At the AKC shows I have only a couple of people that actually acknowledges me and I met them at the UKC shows. When I and my friend walked around the Denver show with our poodle service dogs and gasp allowed folks to pet them and we talked to them over and over we heard about how stuck up and unfriendly the folks were. How no one wanted to even give them and their kids the time of day. Far cry from the welcoming attitude in the 80s and 90s where we were even offered a jr showmanship dog for free on a co ownership.... WHAT HAPPENED FOLKS?


----------



## Countryboy (May 16, 2011)

spindledreams said:


> Far cry from the welcoming attitude in the 80s and 90s where we were even offered a jr showmanship dog for free on a co ownership.... WHAT HAPPENED FOLKS?


I wonder if the PCA is going thru it's own bottleneck. Time for new blood?? 

A smaller Poodle world here in Canada, I actually know directors of the PCC. Both personally and on Facebook. I can't think of more encouraging people. 

Although I see some silliness in dog sports, I kind of miss Rallying with Spuddie. On the dance floor, with a woman, I'd fall flat on my face. But in the Rally ring, if I were on my game, Spud and I were Rogers and Astaire!


----------



## Zea (Sep 23, 2014)

Perhaps I could give a young person's perspective on this? I'm 20, so I think I fit nicely into that category. I do not currently show dogs, though I have shown various other animals and would love to branch out into dogs someday. Dogs are _expensive_, monetarily, but especially in time. As a full time college student (I also work and volunteer), I might have time for weekend shows every now and then, but I certainly don't have time for classes, training a dog, grooming and maintaining a show coat, finding shows, driving to shows, spending hours watching other dogs show, etc. All of those things cost money as well, and uh... broke college kid here. Not to mention the cost of a show quality dog! 
I would love to get into showing dogs, and I will someday... when I'm a 45-74 year old woman with more time and more money and my fancy degrees hung on the wall (accented with some ribbons, perhaps?).


----------



## Countryboy (May 16, 2011)

spindledreams said:


> Far cry from the welcoming attitude in the 80s and 90s where we were even offered a jr showmanship dog for free on a co ownership.... WHAT HAPPENED FOLKS?

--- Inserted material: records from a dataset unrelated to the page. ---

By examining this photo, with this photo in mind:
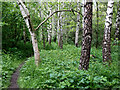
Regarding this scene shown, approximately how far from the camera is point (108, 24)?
8469 mm

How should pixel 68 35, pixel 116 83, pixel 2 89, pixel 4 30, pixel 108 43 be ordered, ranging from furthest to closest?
pixel 68 35
pixel 4 30
pixel 108 43
pixel 2 89
pixel 116 83

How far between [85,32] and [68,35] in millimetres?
18351

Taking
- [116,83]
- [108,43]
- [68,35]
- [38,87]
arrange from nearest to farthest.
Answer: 1. [116,83]
2. [38,87]
3. [108,43]
4. [68,35]

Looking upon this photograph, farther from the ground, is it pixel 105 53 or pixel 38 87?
pixel 105 53

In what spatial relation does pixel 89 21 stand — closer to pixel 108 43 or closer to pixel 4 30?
pixel 108 43

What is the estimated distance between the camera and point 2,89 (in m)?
5.54

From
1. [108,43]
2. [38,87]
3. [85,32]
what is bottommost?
[38,87]

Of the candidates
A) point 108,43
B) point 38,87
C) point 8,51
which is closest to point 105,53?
point 108,43

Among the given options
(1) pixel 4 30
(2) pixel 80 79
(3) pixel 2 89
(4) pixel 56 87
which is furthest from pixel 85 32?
(1) pixel 4 30

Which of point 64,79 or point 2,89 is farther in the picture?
point 2,89

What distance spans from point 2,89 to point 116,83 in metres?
4.84

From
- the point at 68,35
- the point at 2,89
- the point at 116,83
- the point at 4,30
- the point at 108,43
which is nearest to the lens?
the point at 116,83

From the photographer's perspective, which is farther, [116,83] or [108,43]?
[108,43]

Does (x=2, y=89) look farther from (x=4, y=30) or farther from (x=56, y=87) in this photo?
(x=4, y=30)
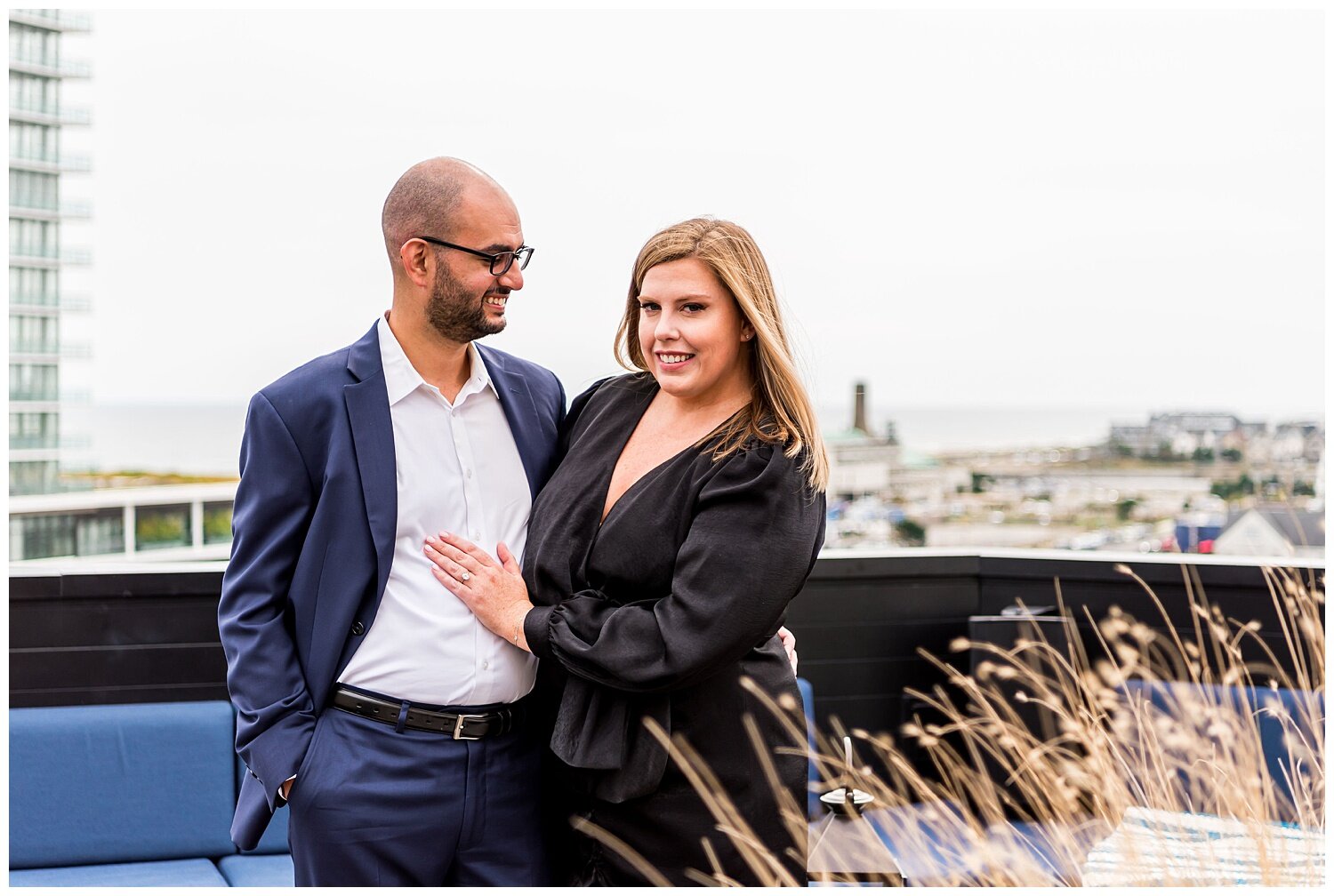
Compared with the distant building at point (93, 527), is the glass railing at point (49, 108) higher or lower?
higher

I'm gonna quote SD again as a lead-in to a theory. Could this change be a result of changing breeding 'operations'? From what used to be the 'Poodle Ranch' type of set-up... ongoing litters, kennels, staff... to more concentration on individual litters. Less quantity, but an attempt to breed the perfect CH? 

A breeder with more dogs would have more to offer newbies to the dog world than the singleton breeders that we mostly see here. I'll bet that if you lived near me Zea, you would have your dog. And free Rally course and practise, and all the help you would need to show it in Conformation. 

Tonka's breeder is somewhat frowned on in this forum. But they have done more to introduce people to the sport than the totality of Poodle Forum.


----------